ニコニコ動画がJASRACにこんなに早く公認された理由のひとつ

"ニコニコ動画とYouTube、JASRACに著作権料支払いへ - ITmedia News"
(追記:ドワンゴのインタビュー記事)"ニコニコ動画は「理想に向けて一歩前進」"
 情報が新鮮なうちに久々にまともなことを書いておこう。最近ふざけたことしか書いてなかったので。
 いつかはやるだろうなと思っていたがこんなに早く動きが進むとは。これはニコ動の著作権に関する問題における大きな進展だと思うし、今まで著作権的な観点ではかなりグレーな商売をしてきただけにこれで世間様の風当たりはよくなったんじゃないだろうか。実際ドワンゴの株価が上がってるらしい。JASRAC公認になったことでアニメ等他のコンテンツ権利者団体との交渉も加速するだろうし、何より、もっと強気に出ることが可能になるだろう。
 JASRACに対する不信の声は根強い。ネットではけちょんけちょんだし、自分もどっちかってとそういう立場だし、実際、よくわからないことも多い。だけど、さっきも言ったように、世間に「音楽著作権の番人が公認」という事実を与えられただけでもでかい。だって、アンチニコ房は今までよりは迂闊に著作権侵害で叩けなくなるじゃん。ただの健康食品と、特定保健用食品マーク付のそれとでは消費者に対する説得力が違う。今はまだ議論中ということらしいが結論が出るのはそう遅くはないだろう。正式に締結された暁にはグッドデザイン賞の横にJASRAC公認マークもニコ動のトップページにはっつけといたらいいんじゃないかしら。
 それにしてもなぜここまでJASRACとの交渉がとんとん拍子で進んだんだろう。そこにはYoutubeと一括で公認されたという経緯もひょっとしたらあるかもしれない。ニコ動の著作権に対する取り組みが一応の評価をされたのかもしれない。だが一番大きな理由として僕が思うのは、ドワンゴという会社の後ろ盾だったんじゃないだろうか。つまり「ニコニコ動画」のサービスを開始する前からのドワンゴJASRACの長年の関係が、議論を後押ししたんじゃなかろうか、と思う。
 今でこそニコ動を始めてみたり、活動の幅を広げつつあるが、承知のとおりドワンゴの元々の本業は着メロ着うた配信サービスである。音楽を着メロ着うたという形で配信する以上日本ではJASRAC著作権料を支払わなければならない。その著作権料も決して安くはないだろうと推測されるだろうし、それなりに苦労もつき物だと思う。しかしこのように元々JASRACとはコネクションはあったわけで、今回に関してはそのつながりがフルに活用されたんじゃないだろうかなぁと想像せざるを得ない。もし本当にそうだとしたら、そのコネをうまく使ってビジネスをしたドワンゴはかなり強(したた)か。

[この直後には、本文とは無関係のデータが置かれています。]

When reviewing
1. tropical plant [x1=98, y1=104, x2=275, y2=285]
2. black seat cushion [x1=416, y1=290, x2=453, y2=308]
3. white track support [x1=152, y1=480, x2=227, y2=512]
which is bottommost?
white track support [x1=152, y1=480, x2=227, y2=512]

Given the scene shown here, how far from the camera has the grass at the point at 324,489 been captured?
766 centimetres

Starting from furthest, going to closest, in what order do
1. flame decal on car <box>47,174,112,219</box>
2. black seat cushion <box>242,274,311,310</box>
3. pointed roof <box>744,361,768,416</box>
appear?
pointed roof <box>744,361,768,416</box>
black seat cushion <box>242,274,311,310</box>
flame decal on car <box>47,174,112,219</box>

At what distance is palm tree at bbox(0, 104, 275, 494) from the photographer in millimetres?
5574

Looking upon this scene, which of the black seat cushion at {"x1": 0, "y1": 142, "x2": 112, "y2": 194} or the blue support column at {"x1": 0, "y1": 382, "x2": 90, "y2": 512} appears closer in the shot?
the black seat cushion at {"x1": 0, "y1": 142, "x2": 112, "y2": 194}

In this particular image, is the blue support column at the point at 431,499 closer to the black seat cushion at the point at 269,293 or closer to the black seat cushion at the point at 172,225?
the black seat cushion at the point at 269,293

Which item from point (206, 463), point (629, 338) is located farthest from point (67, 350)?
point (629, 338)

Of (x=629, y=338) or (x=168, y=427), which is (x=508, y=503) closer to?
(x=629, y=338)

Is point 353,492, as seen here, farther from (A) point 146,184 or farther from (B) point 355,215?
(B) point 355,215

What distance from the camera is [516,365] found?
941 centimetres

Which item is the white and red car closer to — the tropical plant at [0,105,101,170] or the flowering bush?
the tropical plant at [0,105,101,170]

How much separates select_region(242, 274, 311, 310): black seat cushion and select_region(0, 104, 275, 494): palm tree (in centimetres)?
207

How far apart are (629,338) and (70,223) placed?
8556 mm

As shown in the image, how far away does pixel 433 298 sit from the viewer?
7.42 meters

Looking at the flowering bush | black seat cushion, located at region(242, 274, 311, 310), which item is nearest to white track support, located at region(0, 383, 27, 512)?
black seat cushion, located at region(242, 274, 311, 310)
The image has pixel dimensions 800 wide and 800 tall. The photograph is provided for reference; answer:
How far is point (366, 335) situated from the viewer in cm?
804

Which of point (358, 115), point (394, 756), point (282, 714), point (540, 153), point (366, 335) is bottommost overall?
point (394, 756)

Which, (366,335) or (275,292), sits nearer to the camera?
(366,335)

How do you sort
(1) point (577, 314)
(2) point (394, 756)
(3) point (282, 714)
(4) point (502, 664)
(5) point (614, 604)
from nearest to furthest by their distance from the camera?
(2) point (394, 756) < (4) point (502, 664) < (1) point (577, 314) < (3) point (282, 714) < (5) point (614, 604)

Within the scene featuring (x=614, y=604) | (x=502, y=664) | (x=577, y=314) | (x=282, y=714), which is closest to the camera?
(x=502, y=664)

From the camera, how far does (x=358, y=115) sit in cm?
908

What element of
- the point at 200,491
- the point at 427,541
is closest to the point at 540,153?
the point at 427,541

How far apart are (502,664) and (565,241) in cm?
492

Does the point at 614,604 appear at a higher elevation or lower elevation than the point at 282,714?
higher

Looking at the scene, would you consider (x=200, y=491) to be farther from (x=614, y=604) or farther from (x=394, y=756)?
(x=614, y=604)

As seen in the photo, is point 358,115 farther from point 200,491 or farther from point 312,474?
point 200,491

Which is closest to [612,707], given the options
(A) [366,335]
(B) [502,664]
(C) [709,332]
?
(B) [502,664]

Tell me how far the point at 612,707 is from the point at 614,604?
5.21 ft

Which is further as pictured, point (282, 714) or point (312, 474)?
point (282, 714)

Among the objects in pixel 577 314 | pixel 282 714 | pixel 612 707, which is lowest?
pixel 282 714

 こうして考えてみると、JASRACの件以外にもドワンゴの後ろ盾はニコ動にとって奏功していたのじゃないかと。エイベックスやらひろゆきやらと組んだのもニコ動が始まる前なわけだし、ニコニコモバイルなんかもケータイのノウハウがないと作るのは難しそうだし、ニコ動はこのようなドワンゴのさまざまなノウハウやリソースを抜きにしてこれほどの成功を収めることはなかっただろう。言うて親会社だから当たり前っちゃ当たり前な話なんだけど。
 あまりにも自明なことだからみんな、少なくともニコ動ユーザーの大半はこの事実を忘れてるんじゃないかね。